Le délit a été commis le 31 juillet 2010 à Bois d’Oiseaux, une localité de Flacq. L’accusé, qui a plaidé non coupable, a assuré lui-même sa défense, alors que l’accusation a été soutenue par Me Dushuina Pyndiah, State Counsel.
L’accusé, qui n’a pas témoigné lors du procès, avait dit dans sa déposition à la police que l’adolescente de 12 ans est la fille de sa soeur. Ils vivent tous sous le même toit chez son père et dorment dans la même chambre mais sur des lits différents. Ainsi, lui et son frère sont sur un lit, alors qu’un autre est occupé par sa soeur, sa nièce et ses neveux.
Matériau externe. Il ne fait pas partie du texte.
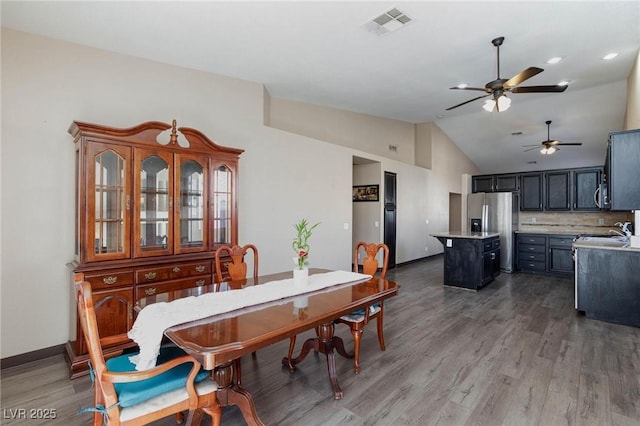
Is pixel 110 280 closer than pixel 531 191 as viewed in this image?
Yes

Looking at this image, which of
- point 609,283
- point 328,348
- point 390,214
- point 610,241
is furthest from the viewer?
point 390,214

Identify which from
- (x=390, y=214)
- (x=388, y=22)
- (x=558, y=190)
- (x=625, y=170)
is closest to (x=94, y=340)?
(x=388, y=22)

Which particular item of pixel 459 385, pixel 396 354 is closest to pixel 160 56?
pixel 396 354

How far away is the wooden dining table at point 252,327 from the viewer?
1380 millimetres

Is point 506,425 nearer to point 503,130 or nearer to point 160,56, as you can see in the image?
point 160,56

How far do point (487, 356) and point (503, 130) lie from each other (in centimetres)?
705

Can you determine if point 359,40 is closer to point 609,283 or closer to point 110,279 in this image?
point 110,279

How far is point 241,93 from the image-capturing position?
4.16m

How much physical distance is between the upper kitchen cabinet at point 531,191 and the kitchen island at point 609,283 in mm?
3790

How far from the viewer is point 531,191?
7449 mm

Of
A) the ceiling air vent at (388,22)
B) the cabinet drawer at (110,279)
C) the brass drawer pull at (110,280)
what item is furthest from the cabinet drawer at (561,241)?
the brass drawer pull at (110,280)

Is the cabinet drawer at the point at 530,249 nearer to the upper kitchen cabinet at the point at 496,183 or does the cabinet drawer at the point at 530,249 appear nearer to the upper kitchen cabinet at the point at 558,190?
the upper kitchen cabinet at the point at 558,190

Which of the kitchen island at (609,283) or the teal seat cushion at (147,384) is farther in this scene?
the kitchen island at (609,283)

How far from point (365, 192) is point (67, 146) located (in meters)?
5.45
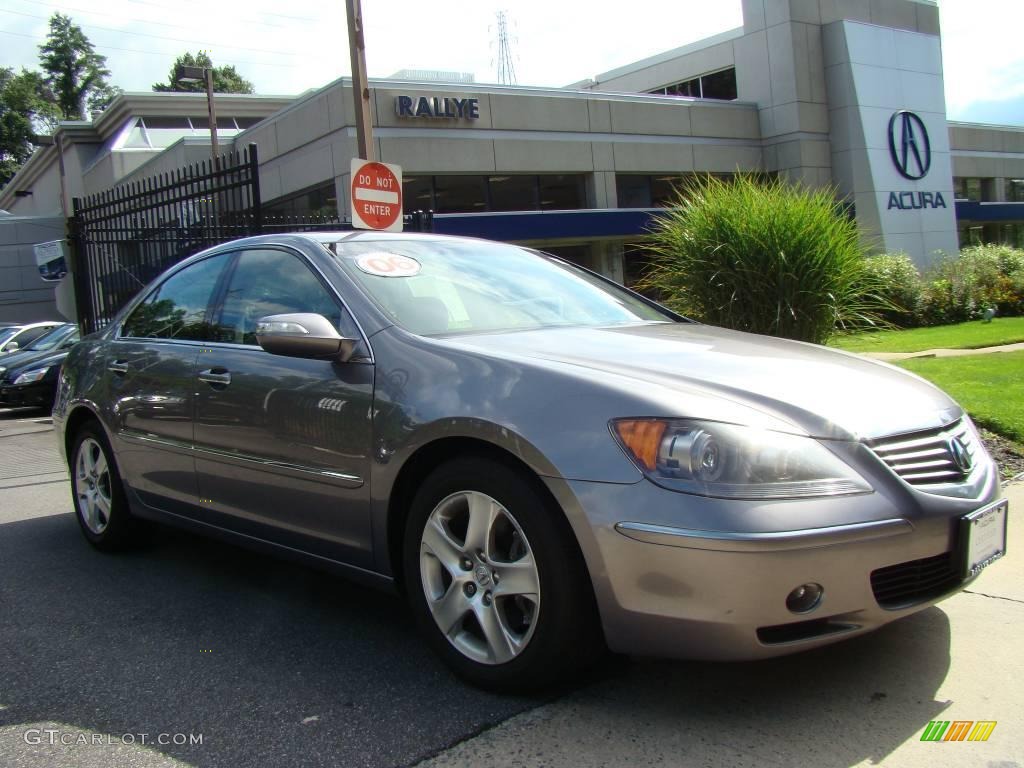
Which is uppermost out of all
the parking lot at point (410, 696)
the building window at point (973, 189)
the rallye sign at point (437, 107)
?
the rallye sign at point (437, 107)

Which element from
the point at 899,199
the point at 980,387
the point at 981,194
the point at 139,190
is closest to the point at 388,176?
the point at 139,190

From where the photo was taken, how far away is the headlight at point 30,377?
48.0ft

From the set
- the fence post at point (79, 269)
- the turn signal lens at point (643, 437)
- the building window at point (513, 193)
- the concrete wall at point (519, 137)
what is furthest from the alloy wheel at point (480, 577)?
the building window at point (513, 193)

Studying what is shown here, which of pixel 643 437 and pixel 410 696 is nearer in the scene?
→ pixel 643 437

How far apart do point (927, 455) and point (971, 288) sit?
1980 cm

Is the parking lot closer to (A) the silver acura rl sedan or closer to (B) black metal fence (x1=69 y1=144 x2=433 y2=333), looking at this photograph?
(A) the silver acura rl sedan

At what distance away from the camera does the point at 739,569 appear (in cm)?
252

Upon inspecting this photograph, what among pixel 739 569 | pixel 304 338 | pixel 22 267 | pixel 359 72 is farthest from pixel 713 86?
pixel 739 569

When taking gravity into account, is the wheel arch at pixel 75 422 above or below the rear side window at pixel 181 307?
below

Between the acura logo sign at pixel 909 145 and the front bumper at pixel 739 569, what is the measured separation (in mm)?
29666

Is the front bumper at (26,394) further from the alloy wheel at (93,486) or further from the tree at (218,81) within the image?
the tree at (218,81)

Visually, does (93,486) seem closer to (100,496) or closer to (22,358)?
(100,496)

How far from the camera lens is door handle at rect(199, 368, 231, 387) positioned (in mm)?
4039

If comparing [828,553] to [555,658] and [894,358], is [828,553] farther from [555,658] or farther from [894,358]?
[894,358]
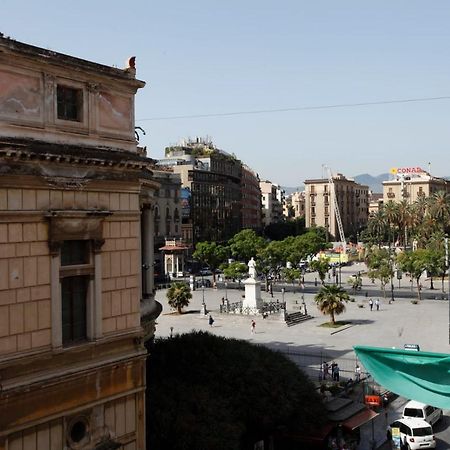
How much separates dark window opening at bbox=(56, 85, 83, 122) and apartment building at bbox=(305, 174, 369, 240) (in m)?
150

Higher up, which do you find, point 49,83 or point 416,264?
point 49,83

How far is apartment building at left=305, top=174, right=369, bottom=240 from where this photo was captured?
169875 millimetres

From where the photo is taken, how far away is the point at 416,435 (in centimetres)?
2416

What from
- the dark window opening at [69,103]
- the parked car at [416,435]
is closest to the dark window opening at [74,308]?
the dark window opening at [69,103]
Toujours dans sa déclaration à la police, il a admis la version relatée par la victime, à l’effet qu’elle l’a vu partir dans la soirée du 31 juillet 2010 à bicyclette pour revenir vers 23 heures. Il était alors ivre.
Alors qu’elle dormait, il a enlevé son pantalon et a eu des relations sexuelles avec elle. L’oncle a prié sa nièce de ne rien dire à sa mère, qui était absente à ce moment, en la promettant de lui offrir quelque chose.
La poursuite, souligne la magistrate dans son jugement, a eu à prouver que ces relations avaient bien eu lieu et qu’elle étaient « within the prohibited degrees » tels qu’ils sont définis dans les articles 151, 152 et 153 du code Napoléon. Dans le cas présent, précise-t-elle, c’est le dernier texte de loi qui est pertinent, c’est-à-dire la relation oncle-nièce.
Les preuves permettant d’établir qu’il y a eu effectivement le délit sont notamment : l’âge de la nièce, le constat du médecin légiste qui l’a examinée, en l’occurrence le Dr Baichoo, les conclusions des examens entrepris par le Forensic Science Laboratory sur les vêtements que l’adolescente portait cette nuit-là, et le fait que l’accusé n’a pas contesté les faits avancés par l’accusation ni n’a contre-interrogé les témoins que celle-ci a assigné.
Pour Wendy Rangan, donc, la poursuite a prouvé les faits qu’elle a soutenu contre l’accusé.